In the HF gene therapy experiments, AAV9-hβ3AR was administered after the appearance of mitochondrial fragmentation. The recovery of mitochondrial size and upregulated expression of master regulators of mitochondrial fusion (OPA1 and mitofusin-2) evidenced the restoration of normal mitochondrial dynamics. However, myocardial glucose utilization remained high in AAV9-hβ3AR-treated mice at the end of the study, despite the clear improvement in cardiac function. This dissociation between mitochondrial dynamics and substrate use can be interpreted in two ways. The most logical explanation is that substrate use is a marker of cardiac metabolism and is not necessarily involved in the recovery of cardiac function. Alternatively, β3AR overexpression may increase β-oxidation of fatty acids without affecting glucose use, which is already high at the time of gene therapy. This would lead to a general increase in cardiomyocyte metabolism and normalization of the fatty-acids–to–glucose ratio. Given that we were unable to directly measure fatty-acid use by PET, this possibility remains a matter of speculation at present. Nevertheless, all our results point to a preservation/restoration of balanced mitochondrial dynamics as the leading mechanism driving the benefits of β3AR overexpression in aortic-stenosis–induced HF. cYKO mice, which are characterized by mitochondrial fragmentation, show a high mortality rate upon AS challenge, and c-hβ3AR overexpression by AAV9 injection was able to rescue them from AS-induced death. The fact that AAV9-hβ3AR injection resulted in a significant increase in mean mitochondrial size in cYKO mice strongly suggest that restoration of balanced mitochondrial dynamics is involved in the benefits associated with cardiac β3AR overexpression in the context of AS-induced HF.

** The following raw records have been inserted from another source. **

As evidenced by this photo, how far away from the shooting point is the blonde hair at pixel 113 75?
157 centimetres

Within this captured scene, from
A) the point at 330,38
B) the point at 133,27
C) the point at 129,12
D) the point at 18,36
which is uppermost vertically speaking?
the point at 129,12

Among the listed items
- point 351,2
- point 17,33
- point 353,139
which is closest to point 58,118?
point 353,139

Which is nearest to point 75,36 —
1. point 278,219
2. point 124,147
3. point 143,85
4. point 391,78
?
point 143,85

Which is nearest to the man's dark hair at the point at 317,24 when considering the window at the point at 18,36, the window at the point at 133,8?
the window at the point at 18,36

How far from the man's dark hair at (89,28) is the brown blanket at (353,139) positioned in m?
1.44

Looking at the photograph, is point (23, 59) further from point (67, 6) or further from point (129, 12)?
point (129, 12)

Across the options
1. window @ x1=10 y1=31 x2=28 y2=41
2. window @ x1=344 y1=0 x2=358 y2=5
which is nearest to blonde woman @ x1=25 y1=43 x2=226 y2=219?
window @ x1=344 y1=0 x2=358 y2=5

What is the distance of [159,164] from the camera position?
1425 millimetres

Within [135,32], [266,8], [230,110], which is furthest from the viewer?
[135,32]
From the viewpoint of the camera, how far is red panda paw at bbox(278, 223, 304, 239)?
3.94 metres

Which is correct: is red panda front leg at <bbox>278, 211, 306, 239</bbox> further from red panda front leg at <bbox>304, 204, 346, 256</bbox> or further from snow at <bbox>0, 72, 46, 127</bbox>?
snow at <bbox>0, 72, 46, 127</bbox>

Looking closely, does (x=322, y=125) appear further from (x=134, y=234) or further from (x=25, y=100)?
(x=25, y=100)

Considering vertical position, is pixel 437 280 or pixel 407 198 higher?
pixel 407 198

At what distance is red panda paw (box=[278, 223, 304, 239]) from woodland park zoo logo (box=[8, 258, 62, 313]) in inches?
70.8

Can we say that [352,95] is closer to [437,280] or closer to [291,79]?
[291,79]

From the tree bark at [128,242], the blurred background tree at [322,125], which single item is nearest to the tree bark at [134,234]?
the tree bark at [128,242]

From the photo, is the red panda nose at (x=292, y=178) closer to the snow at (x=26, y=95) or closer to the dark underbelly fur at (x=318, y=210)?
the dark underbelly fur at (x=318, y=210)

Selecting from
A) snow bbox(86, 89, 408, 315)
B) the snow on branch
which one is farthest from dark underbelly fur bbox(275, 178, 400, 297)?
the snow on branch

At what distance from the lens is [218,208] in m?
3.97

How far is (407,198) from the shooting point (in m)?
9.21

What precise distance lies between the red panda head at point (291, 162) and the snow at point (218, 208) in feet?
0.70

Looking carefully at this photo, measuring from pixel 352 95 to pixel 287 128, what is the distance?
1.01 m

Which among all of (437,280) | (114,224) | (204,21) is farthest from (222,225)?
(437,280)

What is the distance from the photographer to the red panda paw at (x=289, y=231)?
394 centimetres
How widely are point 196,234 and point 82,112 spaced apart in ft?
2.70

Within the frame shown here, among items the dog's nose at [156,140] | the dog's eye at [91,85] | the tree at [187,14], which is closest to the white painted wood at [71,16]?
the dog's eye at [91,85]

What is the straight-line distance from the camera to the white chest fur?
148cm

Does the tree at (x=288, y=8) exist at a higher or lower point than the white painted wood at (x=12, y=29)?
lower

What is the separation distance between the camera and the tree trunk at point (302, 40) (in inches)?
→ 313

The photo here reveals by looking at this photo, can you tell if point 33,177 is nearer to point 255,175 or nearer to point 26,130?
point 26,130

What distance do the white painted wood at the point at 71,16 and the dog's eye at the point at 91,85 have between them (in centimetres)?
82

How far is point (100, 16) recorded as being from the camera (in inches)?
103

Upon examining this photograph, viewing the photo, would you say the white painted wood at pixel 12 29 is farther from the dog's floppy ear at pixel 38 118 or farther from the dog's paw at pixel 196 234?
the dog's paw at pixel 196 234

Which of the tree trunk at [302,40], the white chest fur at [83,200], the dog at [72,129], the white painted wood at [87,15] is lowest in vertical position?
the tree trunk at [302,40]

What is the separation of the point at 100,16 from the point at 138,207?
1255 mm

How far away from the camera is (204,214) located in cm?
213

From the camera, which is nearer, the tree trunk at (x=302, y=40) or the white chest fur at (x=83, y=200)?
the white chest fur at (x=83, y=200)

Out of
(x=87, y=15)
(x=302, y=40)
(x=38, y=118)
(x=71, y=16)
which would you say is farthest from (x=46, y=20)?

Herein we provide robust data highlighting the relevance of c-hβ3AR overexpression as a potential strategy to protect the heart from the development of HF and against cardiomyocyte mitochondrial dysfunction. Therefore, our results support other studies showing the beneficial effects of β3AR overexpression [6, 18, 27], and emphasize the need for current interventional trials to probe clinical benefits and mechanistically explore the advantageous effects of β3AR stimulation against adverse myocardial remodeling in HF [3, 60], so as to overcome limitations of previous ones [9]. Furthermore, our study proposes strong preclinical outcomes of AAV-mediated hβ3AR gene therapy as a translational strategy to protect and/or rescue the heart at different stages of disease. The translational potential of enhanced β3AR signaling is highlighted by the results of the recently published BEAT-HF trial. This pilot trial enrolled patients with chronic HF and moderate to low LVEF, who were randomized to the β3AR agonist mirabegron or placebo [9]. While the main outcome of the trial (6 months change in LVEF between groups) was neutral, mirabegron treatment was associated with a significant increase in LVEF (as compared to placebo) in the subgroup of patients with more advanced HF [9]. In line with this, a recent trial showed that 1-week oral mirabegron treatment increased cardiac index and decreased pulmonary vascular resistance in this subset of patients [10]. We speculate that the benefits observed in this subgroup are secondary to a marked overexpression of β3AR in subjects with severe HF (as opposed to those with mild disease). The latter is supported by the threefold increase in β3AR expression in explanted hearts from humans with very severe LVEF deterioration [46].